I can’t decide whether this is working or not. The second night Babby had caught on to our game, and was not so easily tricked into falling asleep. There was a lot of screaming, and singing, and rocking, and screaming.
Now, a week after we’ve started, I’m exhausted and I don’t know whether to feel encouraged, or discouraged.
I have been fairly consistent about getting him to fall asleep off of the breast. I’d say a real lapse only happens once every couple of days or so.
Babby no longer bursts into heart broken tears when we lay him in the crib, and he no longer objects to being taken off of the breast and sung to sleep. GENERALLY speaking.
On several nights, like last night, Babby’s wake-ups have been much more spaced than usual, occurring after three hours stretches instead of the usual 1-2 hour stretch.
Often putting him down for nap time or after a wake-up at night takes no longer off the breast now than it did when he was on the breast. Sometimes, it’s even faster.
On multiple locations Babby has rolled over in his crib with his BACK to me and laid there quietly until eventually drifting off into sleep.
For both his naps yesterday, at bed time, and all three wake-ups in the night, Babby drifted off to sleep on his own while staring at his seahorse while I just sat and hummed in the gliding rocker.
There are sometimes nights like the night before last, where he has woken up every hour and then taken an hour or more to go back down EACH TIME.
Sometimes the long sessions are because he won’t stop screaming and kicking his feet, and other times they’re just because he has decided that he would rather play in his crib than sleep, but then starts to scream if we just walk out and leave him to it.
I swear, when he rolls over and gets up and then SMILES at me while standing in his crib, it’s more frustrating than the screaming. If I could just find a way to stop him from FRIGGING STANDING UP, I would thank God on my knees.
If he is lying quietly on his side with his back to me, I can’t tell when he’s really asleep, and if tip-toe out the room before he is properly asleep, he starts to scream and we have to start ALL OVER AGAIN.
The thing that is really frustrating is that everyone talks about teaching him to soothe himself, etc etc.

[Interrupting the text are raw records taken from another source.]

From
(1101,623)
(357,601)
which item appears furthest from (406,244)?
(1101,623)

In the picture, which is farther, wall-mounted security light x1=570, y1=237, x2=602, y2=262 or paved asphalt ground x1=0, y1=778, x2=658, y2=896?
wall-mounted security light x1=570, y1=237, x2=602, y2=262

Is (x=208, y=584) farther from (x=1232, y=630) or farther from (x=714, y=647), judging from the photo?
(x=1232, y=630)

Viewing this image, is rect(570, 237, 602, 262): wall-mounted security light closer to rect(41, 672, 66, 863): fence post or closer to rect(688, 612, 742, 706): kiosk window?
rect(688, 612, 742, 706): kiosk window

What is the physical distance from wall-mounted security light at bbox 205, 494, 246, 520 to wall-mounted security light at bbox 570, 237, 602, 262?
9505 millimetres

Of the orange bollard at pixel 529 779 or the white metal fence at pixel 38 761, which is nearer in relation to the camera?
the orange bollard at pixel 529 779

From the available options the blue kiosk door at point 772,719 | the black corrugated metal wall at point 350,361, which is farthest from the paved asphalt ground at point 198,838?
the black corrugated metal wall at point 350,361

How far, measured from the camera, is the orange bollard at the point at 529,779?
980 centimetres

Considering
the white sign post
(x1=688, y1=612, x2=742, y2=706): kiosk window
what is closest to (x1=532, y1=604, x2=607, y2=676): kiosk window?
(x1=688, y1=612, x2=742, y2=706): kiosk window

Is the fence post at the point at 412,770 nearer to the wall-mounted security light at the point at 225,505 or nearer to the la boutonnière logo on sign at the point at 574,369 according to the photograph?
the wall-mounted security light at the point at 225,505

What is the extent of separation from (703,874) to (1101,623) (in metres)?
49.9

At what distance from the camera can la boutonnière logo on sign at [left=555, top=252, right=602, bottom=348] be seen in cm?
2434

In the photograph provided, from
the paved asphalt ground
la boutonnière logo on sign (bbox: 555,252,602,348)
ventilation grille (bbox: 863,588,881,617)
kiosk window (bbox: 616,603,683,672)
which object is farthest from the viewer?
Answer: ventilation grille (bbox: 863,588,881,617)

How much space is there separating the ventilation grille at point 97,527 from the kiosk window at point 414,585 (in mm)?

Well, what if the problem is that he doesn’t want to be soothed? Babby just doesn’t WANT to sleep. He fights it at every pass. Remember when he was a newborn and wouldn’t sleep for EIGHT HOURS AT A TIME?
He has a million tricks for keeping himself awake and he uses them even when he’s sobbingly, eye-rubbingly tired. He seems to think that if he falls asleep, God will eat him.
There’s the kicking feet trick, which he does much the same way I might jiggle my leg to keep myself awake on the road late at night.
There’s the flailing arm trick, which he uses the same way.
The most annoying trick is the Lazarus trick – just as we think we’ve gotten him to sleep, an arm shoots out, grabs the rail of his crib, and then he just, like, HAULS himself out of unconsciousness as he pulls himself to standing FROM HIS SLEEP.
Perfect Girlfriend, who has raised her own child plus multiple siblings, says she has seen babies who can’t soothe themselves, but never a baby that just HATED sleep like Babby does.
So, should I be encouraged by nights like last night, where he woke up three times but in three hours spaces and went to sleep without too much fuss, or discouraged by nights like the night before last, where he was up constantly and fighting sleep like his life depended on it?